● **What you need to do**
1: Name each person the Plaza de San Cayetano text connects with the design or making of the church of San Millán y San Cayetano.
2: In the Plaza de San Cayetano text, begin at the words "The saint who" and stop after "nickname: the Theatines.". Write that passage out again, swapping every "Caraffa" for "Carafa".

Plaza de San Cayetano
The square is named after Cajetan of Thiene (Vicenza, 1480 - Naples, 1547), founder in 1524 of the Order of Clerics Regular (Theatines), canonised by Clement X in 1671 and venerated on 7 August as patron of bread, work and the unemployed. The Theatines reached Madrid in 1644 and built the church of San Millán y San Cayetano, whose construction spanned 1669 to 1761.
The saint who gives this square its name was born a son of the counts of Thiene, studied law in Padua and was ordained a priest in 1516. Eight years later he founded, together with Giampietro Caraffa and others, the Order of Clerics Regular. Caraffa would end up as pope under the name Paul IV, but earlier he had been bishop of Chieti, the ancient Teate, and from that office came the order’s nickname: the Theatines.
The mark of that order reached Madrid through Father Plácido Mirto, who in 1644 built a Theatine house on calle de Embajadores. On that same spot, in 1669, work began on the church of San Millán y San Cayetano, designed by Marcos López and shaped by hands that tradition attributes to José de Churriguera and Pedro de Ribera. The work stretched almost a century, until 1761.

● **Given information**
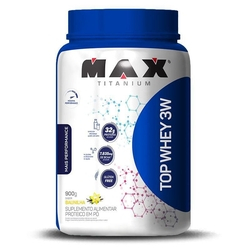 Top Whey 3w 900g + Performance Max Titanium é boa?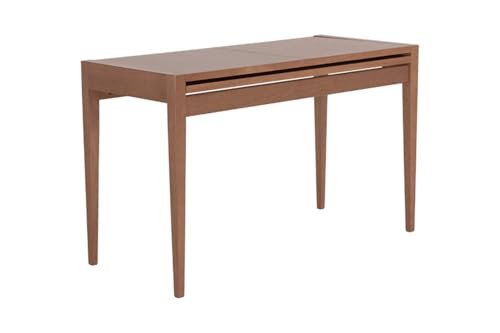 Mesa de Jantar Retrátil/Extensível em Madeira e MDF Pina Oppa Design - Amêndoa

● **Completed exercise**
1: Marcos López, José de Churriguera, Pedro de Ribera

2:
The saint who gives this square its name was born a son of the counts of Thiene, studied law in Padua and was ordained a priest in 1516. Eight years later he founded, together with Giampietro Carafa and others, the Order of Clerics Regular. Carafa would end up as pope under the name Paul IV, but earlier he had been bishop of Chieti, the ancient Teate, and from that office came the order’s nickname: the Theatines.